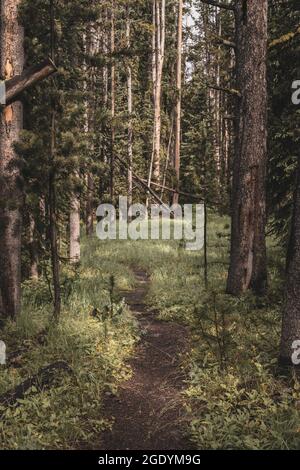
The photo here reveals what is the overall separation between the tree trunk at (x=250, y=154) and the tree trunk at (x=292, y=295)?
3.30m

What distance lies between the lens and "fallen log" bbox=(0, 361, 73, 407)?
503 centimetres

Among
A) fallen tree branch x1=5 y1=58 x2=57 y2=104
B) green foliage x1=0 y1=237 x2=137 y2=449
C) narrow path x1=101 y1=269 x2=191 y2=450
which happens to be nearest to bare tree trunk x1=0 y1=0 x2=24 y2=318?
green foliage x1=0 y1=237 x2=137 y2=449

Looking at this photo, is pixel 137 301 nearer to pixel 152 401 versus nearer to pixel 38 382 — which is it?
pixel 152 401

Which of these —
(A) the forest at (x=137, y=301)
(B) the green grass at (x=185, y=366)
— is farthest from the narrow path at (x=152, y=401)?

Instructions to follow | Please copy out again, word for word, the part of the rows that opens with the line containing "What distance lies" and closes with the last line of the rows.

Response below |
What distance lies between the lens and "fallen log" bbox=(0, 361, 73, 407)?
503 centimetres

Among
A) fallen tree branch x1=5 y1=58 x2=57 y2=104
B) green foliage x1=0 y1=237 x2=137 y2=449
C) narrow path x1=101 y1=269 x2=191 y2=450
which happens to be nearest to bare tree trunk x1=0 y1=0 x2=24 y2=318?
green foliage x1=0 y1=237 x2=137 y2=449

Looking at this photo, is pixel 137 301 nearer to pixel 152 401 versus nearer to pixel 38 382 — which is it?
pixel 152 401

Which of these —
(A) the forest at (x=137, y=301)
(B) the green grass at (x=185, y=366)
— is farthest from the narrow path at (x=152, y=401)?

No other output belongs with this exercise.